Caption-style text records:
- - - -

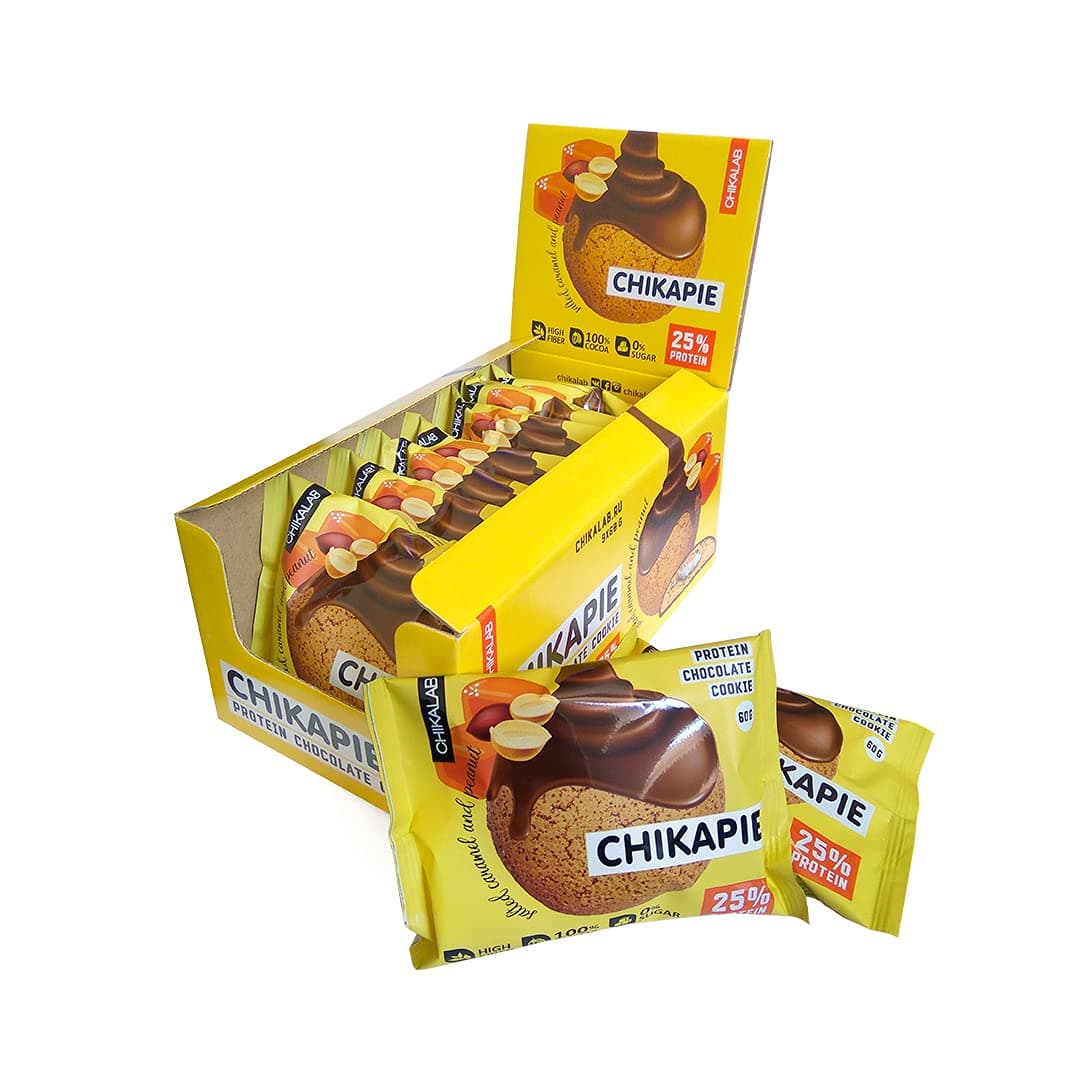 Bombbar Chikalab Chika Pie - Peanut Butter Flavour - 1 box - 9 Cookies (60 gms each)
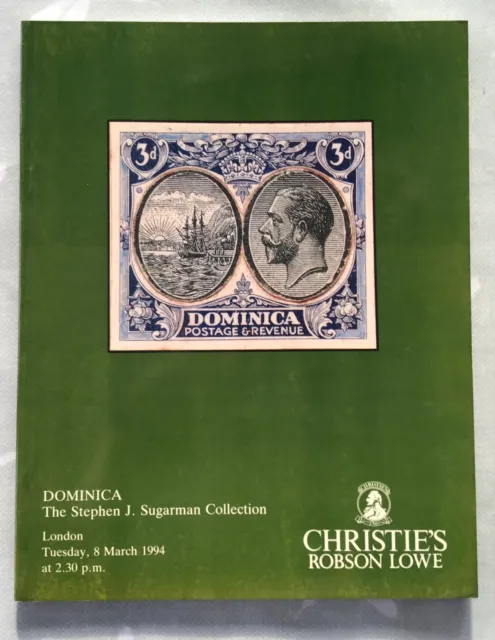 DOMINICA stamps & postal history auction catalogue 1994 Christie’s Robson Lowe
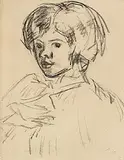 Roderic O'Conor, Girl with Bird, charcoal on paper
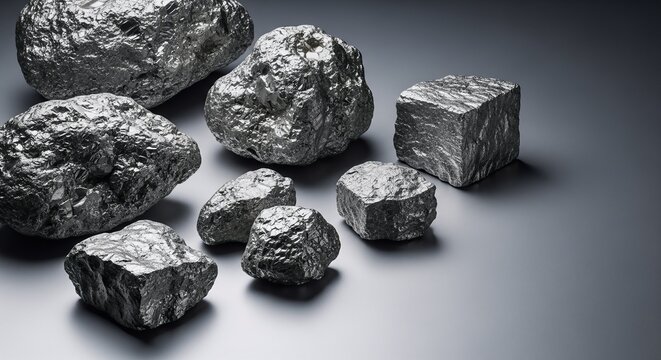 Group of raw silver or platinum mineral stones on grey background representing mining industry and wealth concept with copy space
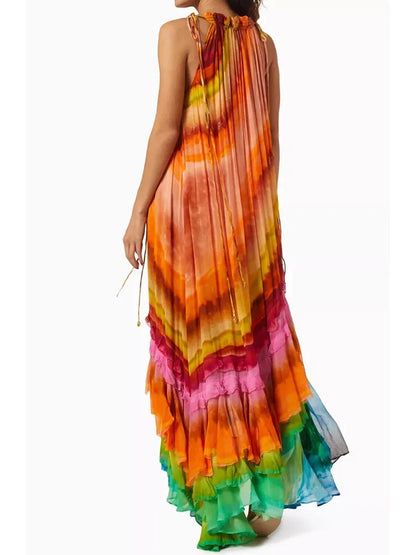 Golden Hour Breeze Chiffon Dress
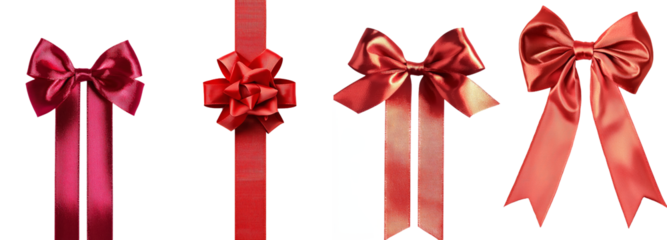 Isolated on transparent background, this gift wrapping design features shiny red ribbons and bows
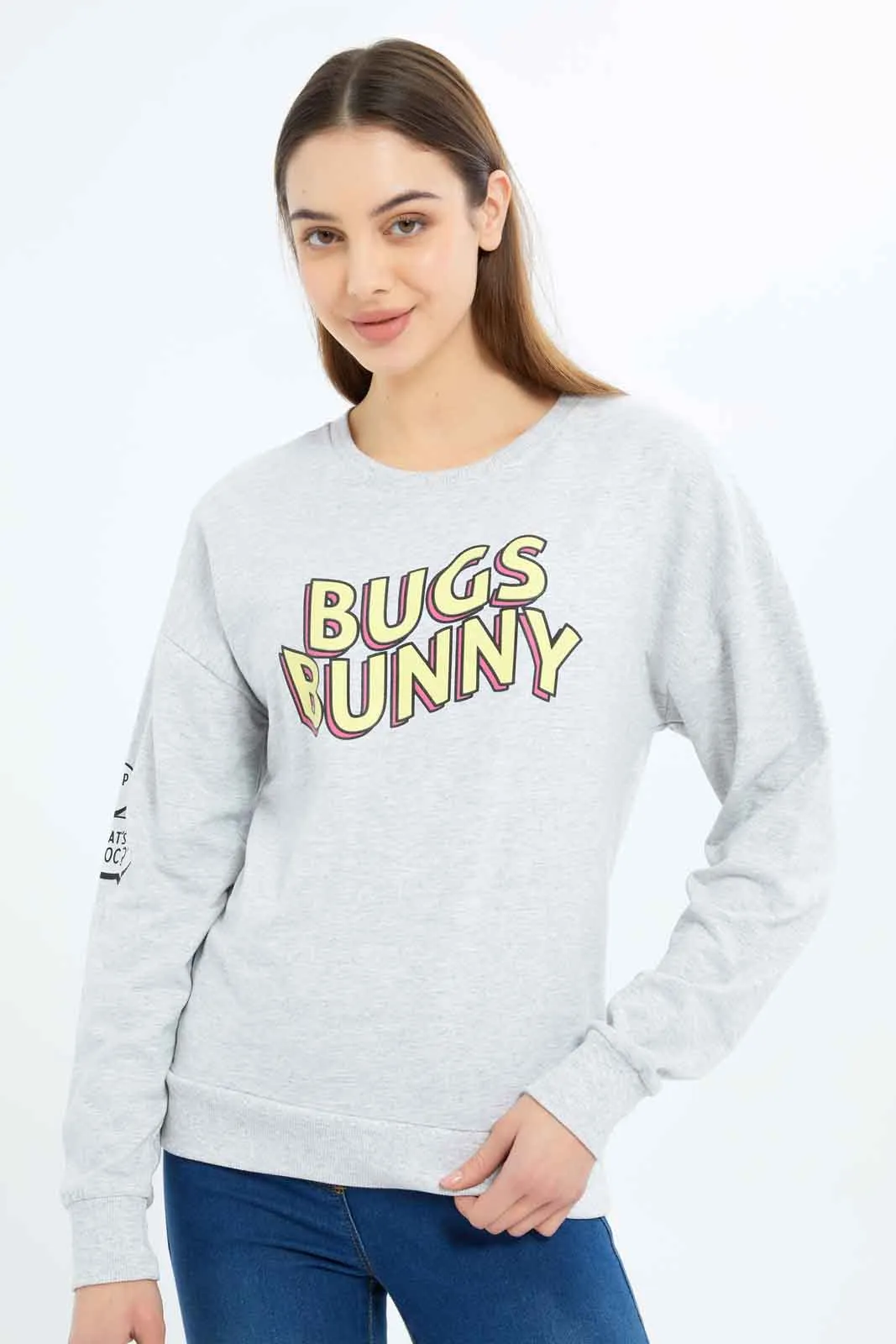 Women Blue Bugs Bunny Printed Sweatshirt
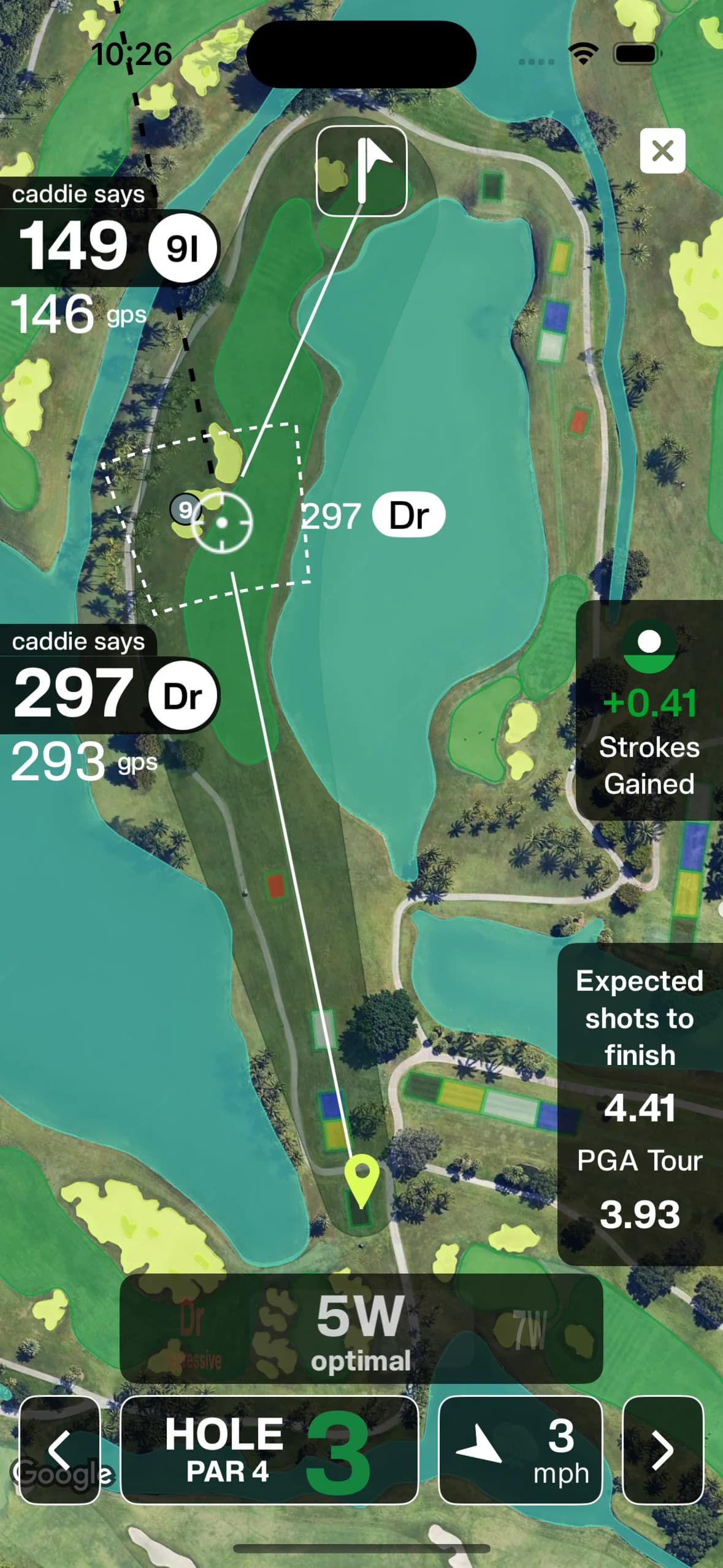 The Smart Caddie calling 297 with driver against 293 GPS, with live strokes gained and expected shots to finish versus PGA Tour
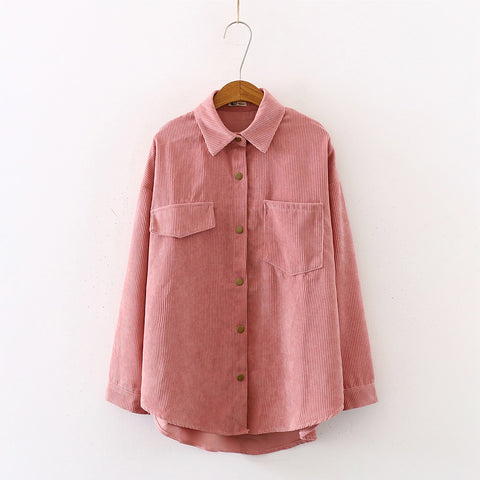 Geumxl New Women Solid Corduroy Batwing Sleeve Vintage Blouse Turn-Down Collar Loose Top Button Up Pink Shirt Feminina Blusa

- - - -

PROBLEM REQUIREMENTS: Please retype the text of every record above word for word, leaving out the pictures.

SOLUTION FOR THIS TASK:
 Bombbar Chikalab Chika Pie - Peanut Butter Flavour - 1 box - 9 Cookies (60 gms each)
 DOMINICA stamps & postal history auction catalogue 1994 Christie’s Robson Lowe
 Roderic O'Conor, Girl with Bird, charcoal on paper
 Group of raw silver or platinum mineral stones on grey background representing mining industry and wealth concept with copy space
 Golden Hour Breeze Chiffon Dress
 Isolated on transparent background, this gift wrapping design features shiny red ribbons and bows
 Women Blue Bugs Bunny Printed Sweatshirt
 The Smart Caddie calling 297 with driver against 293 GPS, with live strokes gained and expected shots to finish versus PGA Tour
 Geumxl New Women Solid Corduroy Batwing Sleeve Vintage Blouse Turn-Down Collar Loose Top Button Up Pink Shirt Feminina Blusa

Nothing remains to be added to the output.